(Records excerpted from a collection)
*-*-*
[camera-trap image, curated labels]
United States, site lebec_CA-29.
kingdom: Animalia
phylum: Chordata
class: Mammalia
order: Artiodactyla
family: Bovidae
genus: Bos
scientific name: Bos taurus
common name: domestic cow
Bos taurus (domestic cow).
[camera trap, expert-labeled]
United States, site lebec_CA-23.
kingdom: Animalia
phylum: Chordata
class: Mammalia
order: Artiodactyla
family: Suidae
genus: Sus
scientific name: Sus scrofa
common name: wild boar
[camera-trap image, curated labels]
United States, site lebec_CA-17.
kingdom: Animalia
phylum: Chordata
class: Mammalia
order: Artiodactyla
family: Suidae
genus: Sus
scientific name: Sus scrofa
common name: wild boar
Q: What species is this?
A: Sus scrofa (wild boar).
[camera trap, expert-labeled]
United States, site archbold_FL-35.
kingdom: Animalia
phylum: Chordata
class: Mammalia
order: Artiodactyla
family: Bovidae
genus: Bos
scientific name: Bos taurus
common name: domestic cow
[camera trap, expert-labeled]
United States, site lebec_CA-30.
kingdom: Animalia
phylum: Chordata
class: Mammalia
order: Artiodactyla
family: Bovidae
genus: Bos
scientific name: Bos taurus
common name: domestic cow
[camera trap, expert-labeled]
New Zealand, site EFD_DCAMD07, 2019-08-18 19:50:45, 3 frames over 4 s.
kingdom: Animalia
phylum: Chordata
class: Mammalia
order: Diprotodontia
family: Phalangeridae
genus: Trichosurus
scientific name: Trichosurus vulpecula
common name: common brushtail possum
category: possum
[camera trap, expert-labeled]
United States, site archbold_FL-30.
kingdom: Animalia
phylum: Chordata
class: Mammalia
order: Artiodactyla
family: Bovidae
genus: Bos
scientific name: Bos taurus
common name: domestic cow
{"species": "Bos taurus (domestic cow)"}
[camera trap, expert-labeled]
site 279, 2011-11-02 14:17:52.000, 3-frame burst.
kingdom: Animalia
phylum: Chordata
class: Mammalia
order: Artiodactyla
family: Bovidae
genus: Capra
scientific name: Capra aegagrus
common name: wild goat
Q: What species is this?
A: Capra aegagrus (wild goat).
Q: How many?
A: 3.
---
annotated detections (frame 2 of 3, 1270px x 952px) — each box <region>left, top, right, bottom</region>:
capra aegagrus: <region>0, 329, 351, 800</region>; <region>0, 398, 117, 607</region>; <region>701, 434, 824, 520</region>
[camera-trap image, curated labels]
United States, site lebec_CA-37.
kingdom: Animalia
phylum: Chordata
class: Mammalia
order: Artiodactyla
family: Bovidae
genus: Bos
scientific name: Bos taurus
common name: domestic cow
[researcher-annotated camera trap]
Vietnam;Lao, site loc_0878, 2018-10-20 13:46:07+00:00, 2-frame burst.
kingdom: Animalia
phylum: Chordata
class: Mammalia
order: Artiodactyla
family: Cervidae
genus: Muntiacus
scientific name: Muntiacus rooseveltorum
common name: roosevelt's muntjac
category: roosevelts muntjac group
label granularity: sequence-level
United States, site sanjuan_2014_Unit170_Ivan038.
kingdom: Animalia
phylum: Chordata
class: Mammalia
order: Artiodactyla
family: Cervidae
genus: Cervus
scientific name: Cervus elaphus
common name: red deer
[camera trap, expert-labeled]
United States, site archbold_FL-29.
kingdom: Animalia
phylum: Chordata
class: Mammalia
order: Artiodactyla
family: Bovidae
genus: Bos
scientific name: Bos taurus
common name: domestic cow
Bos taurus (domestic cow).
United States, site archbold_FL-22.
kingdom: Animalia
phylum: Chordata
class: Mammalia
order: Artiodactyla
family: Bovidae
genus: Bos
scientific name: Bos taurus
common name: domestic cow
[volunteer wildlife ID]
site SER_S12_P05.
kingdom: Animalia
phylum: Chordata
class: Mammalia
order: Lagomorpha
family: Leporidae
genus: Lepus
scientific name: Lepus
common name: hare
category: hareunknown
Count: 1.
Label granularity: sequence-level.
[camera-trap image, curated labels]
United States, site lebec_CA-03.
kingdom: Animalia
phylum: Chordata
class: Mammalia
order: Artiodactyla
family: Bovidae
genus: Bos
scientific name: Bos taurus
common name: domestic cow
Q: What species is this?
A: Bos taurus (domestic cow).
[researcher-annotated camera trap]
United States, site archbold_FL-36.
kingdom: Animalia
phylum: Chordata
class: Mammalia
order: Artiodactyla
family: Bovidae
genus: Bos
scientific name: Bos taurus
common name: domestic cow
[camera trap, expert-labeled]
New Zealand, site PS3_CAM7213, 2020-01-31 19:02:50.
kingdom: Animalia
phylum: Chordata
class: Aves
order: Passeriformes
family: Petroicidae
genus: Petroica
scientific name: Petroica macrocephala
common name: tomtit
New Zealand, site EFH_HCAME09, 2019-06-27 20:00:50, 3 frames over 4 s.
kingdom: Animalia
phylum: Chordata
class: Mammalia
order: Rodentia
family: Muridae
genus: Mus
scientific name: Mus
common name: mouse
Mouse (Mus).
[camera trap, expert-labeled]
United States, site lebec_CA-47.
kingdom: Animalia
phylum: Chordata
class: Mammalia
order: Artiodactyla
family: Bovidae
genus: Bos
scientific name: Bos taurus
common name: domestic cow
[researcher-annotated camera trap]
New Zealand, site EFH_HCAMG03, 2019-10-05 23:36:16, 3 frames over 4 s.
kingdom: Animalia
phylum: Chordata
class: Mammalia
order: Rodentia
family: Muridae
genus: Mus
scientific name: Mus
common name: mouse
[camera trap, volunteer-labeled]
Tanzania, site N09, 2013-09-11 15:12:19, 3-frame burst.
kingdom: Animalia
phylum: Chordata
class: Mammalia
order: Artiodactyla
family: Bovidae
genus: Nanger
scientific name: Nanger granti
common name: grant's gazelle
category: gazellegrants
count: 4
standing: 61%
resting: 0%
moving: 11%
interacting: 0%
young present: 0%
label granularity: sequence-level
*-*-*
# Work order
Retype exactly, and only, the lines above from the one where "scientific name: Lepus" occurs up to and including the one where "young present: 0%" occurs.

# Solution for this exercise
scientific name: Lepus
common name: hare
category: hareunknown
Count: 1.
Label granularity: sequence-level.
[camera-trap image, curated labels]
United States, site lebec_CA-03.
kingdom: Animalia
phylum: Chordata
class: Mammalia
order: Artiodactyla
family: Bovidae
genus: Bos
scientific name: Bos taurus
common name: domestic cow
Q: What species is this?
A: Bos taurus (domestic cow).
[researcher-annotated camera trap]
United States, site archbold_FL-36.
kingdom: Animalia
phylum: Chordata
class: Mammalia
order: Artiodactyla
family: Bovidae
genus: Bos
scientific name: Bos taurus
common name: domestic cow
[camera trap, expert-labeled]
New Zealand, site PS3_CAM7213, 2020-01-31 19:02:50.
kingdom: Animalia
phylum: Chordata
class: Aves
order: Passeriformes
family: Petroicidae
genus: Petroica
scientific name: Petroica macrocephala
common name: tomtit
New Zealand, site EFH_HCAME09, 2019-06-27 20:00:50, 3 frames over 4 s.
kingdom: Animalia
phylum: Chordata
class: Mammalia
order: Rodentia
family: Muridae
genus: Mus
scientific name: Mus
common name: mouse
Mouse (Mus).
[camera trap, expert-labeled]
United States, site lebec_CA-47.
kingdom: Animalia
phylum: Chordata
class: Mammalia
order: Artiodactyla
family: Bovidae
genus: Bos
scientific name: Bos taurus
common name: domestic cow
[researcher-annotated camera trap]
New Zealand, site EFH_HCAMG03, 2019-10-05 23:36:16, 3 frames over 4 s.
kingdom: Animalia
phylum: Chordata
class: Mammalia
order: Rodentia
family: Muridae
genus: Mus
scientific name: Mus
common name: mouse
[camera trap, volunteer-labeled]
Tanzania, site N09, 2013-09-11 15:12:19, 3-frame burst.
kingdom: Animalia
phylum: Chordata
class: Mammalia
order: Artiodactyla
family: Bovidae
genus: Nanger
scientific name: Nanger granti
common name: grant's gazelle
category: gazellegrants
count: 4
standing: 61%
resting: 0%
moving: 11%
interacting: 0%
young present: 0%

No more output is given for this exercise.